Post-apocalyptic films have the unique ability to examine mankind’s most brutal instincts and basest desires.  No film so fully embodies the potential of this sub-genre to shake its audience from their complacency and does so with such unflinching lucidity as George Miller’s The Road Warrior.  From the brown desert clashing against a bright blue sky to the harsh black leather against the softness of white flesh, Miller paints, in unapologetically broad strokes, a frightening yet thrilling picture of a world devolved into a Darwinian nightmare.  Dominated by two groups – one a tribe of leather-bound savages, the other a roughshod militia, clad in angelic white cloth, that hoards what remains of the oil supply in the infinitesimal hope of making the 2,000 mile trek to the coast – the film re-imagines the Australian outback as a desolate wasteland upon which it takes its central protagonist, Mad Max, and transforms him from vengeful cop to an almost mythical being who saves mankind from the depths of Hell before disappearing down the seemingly endless stretch of highway where the film’s drama unfolded.

Despite becoming something of a savior to the gas-guzzlers, Max is anything but a Christ figure.  In fact, he isn’t much of anything now that he’s quenched his thirst for revenge.  He merely wants enough gas so he can be on his way and the fact that the film makes it fairly explicit that Max has literally nowhere to go makes him, and the film, infinitely more interesting.  In this post-apocalypse, he shares neither the hope for a bright future nor the hatred necessary to devolve into barbarism as exhibited by the Alice Springs chapter of Sadomasochists Anonymous, but rather embodies the purely instinctual desire for survival.  Devoid of any need for human connection or communication, Max oddly enough represents the realist stuck between two opposing extremes.

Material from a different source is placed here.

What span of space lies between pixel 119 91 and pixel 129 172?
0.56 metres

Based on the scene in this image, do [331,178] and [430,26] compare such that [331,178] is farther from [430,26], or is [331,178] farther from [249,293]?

Considering that while Humungus and his band of miscreants have been offed by film’s end, the “white militia” will surely face similar threats tenfold so the dream of actually reaching the coast is feeble at best and more than likely as delusional as Sam Lowry’s magnificent fantasies in Brazil, whose fate I wager they share.  The explosion of their home near the end of the film can be interpreted as a hopeful beginning of a journey towards regeneration and a new and better place, but realistically, it represents the impossibility of achieving stability and the notion that home, in this new world of there’s, is now a transitory concept; one that can only exist peacefully when confined to the imagination.  It is Max alone, the embodiment of objective, unemotional rationale who meets the brutality of this world head on, realizing that greed has destroyed the potential for anything more than fleeting happiness, so he is left like a hamster on a wheel to drive and survive since that is what his base instincts demand of him.  The film doesn’t necessarily side with his worldview nor does it push it upon the viewer, but that it’s presented in such a way that takes nothing away from the sheer spectacle of the film and its mesmerizing set pieces speaks to the skill with which Miller mixes genre tropes with social commentary.  Nihilism has never been so fun!